Task directions: Present every line of the records below as a single numbered list, dropping the blank lines.

..............................

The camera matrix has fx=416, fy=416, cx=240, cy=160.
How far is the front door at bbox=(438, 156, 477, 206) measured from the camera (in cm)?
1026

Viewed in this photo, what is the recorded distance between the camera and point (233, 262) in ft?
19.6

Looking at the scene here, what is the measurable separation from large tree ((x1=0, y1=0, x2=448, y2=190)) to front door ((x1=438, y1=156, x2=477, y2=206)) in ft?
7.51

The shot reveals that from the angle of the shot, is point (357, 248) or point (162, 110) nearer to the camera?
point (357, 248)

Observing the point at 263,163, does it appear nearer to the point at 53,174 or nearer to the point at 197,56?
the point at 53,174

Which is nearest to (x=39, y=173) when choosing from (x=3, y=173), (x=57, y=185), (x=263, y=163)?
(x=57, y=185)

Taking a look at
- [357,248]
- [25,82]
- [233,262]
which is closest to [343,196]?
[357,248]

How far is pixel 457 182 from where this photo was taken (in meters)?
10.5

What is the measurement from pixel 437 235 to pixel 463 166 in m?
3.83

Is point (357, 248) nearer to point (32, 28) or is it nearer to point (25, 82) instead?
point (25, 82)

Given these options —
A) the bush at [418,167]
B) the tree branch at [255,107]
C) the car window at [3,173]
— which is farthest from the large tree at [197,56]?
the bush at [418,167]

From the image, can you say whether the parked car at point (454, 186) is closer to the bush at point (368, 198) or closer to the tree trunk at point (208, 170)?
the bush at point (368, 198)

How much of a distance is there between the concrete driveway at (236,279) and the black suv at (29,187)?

..............................

Expected answer:
1. The camera matrix has fx=416, fy=416, cx=240, cy=160.
2. How far is the front door at bbox=(438, 156, 477, 206) measured from the camera (in cm)?
3. 1026
4. Viewed in this photo, what is the recorded distance between the camera and point (233, 262) in ft?
5. 19.6
6. Looking at the scene here, what is the measurable separation from large tree ((x1=0, y1=0, x2=448, y2=190)) to front door ((x1=438, y1=156, x2=477, y2=206)) in ft?
7. 7.51
8. The shot reveals that from the angle of the shot, is point (357, 248) or point (162, 110) nearer to the camera?
9. point (357, 248)
10. Observing the point at 263,163, does it appear nearer to the point at 53,174 or nearer to the point at 197,56?
11. the point at 53,174
12. Which is nearest to (x=39, y=173) when choosing from (x=3, y=173), (x=57, y=185), (x=263, y=163)?
13. (x=57, y=185)
14. Taking a look at
15. - [357,248]
16. - [25,82]
17. - [233,262]
18. which is closest to [343,196]?
19. [357,248]
20. How far is pixel 457 182 from where this photo was taken (in meters)?
21. 10.5
22. What is the measurement from pixel 437 235 to pixel 463 166 in m?
23. 3.83
24. Is point (357, 248) nearer to point (32, 28) or is it nearer to point (25, 82) instead?
25. point (25, 82)
26. Given these options —
27. A) the bush at [418,167]
28. B) the tree branch at [255,107]
29. C) the car window at [3,173]
30. — which is farthest from the large tree at [197,56]?
31. the bush at [418,167]
32. From the image, can you say whether the parked car at point (454, 186) is closer to the bush at point (368, 198) or closer to the tree trunk at point (208, 170)?
33. the bush at point (368, 198)
34. How much of a distance is there between the concrete driveway at (236,279) and the black suv at (29,187)?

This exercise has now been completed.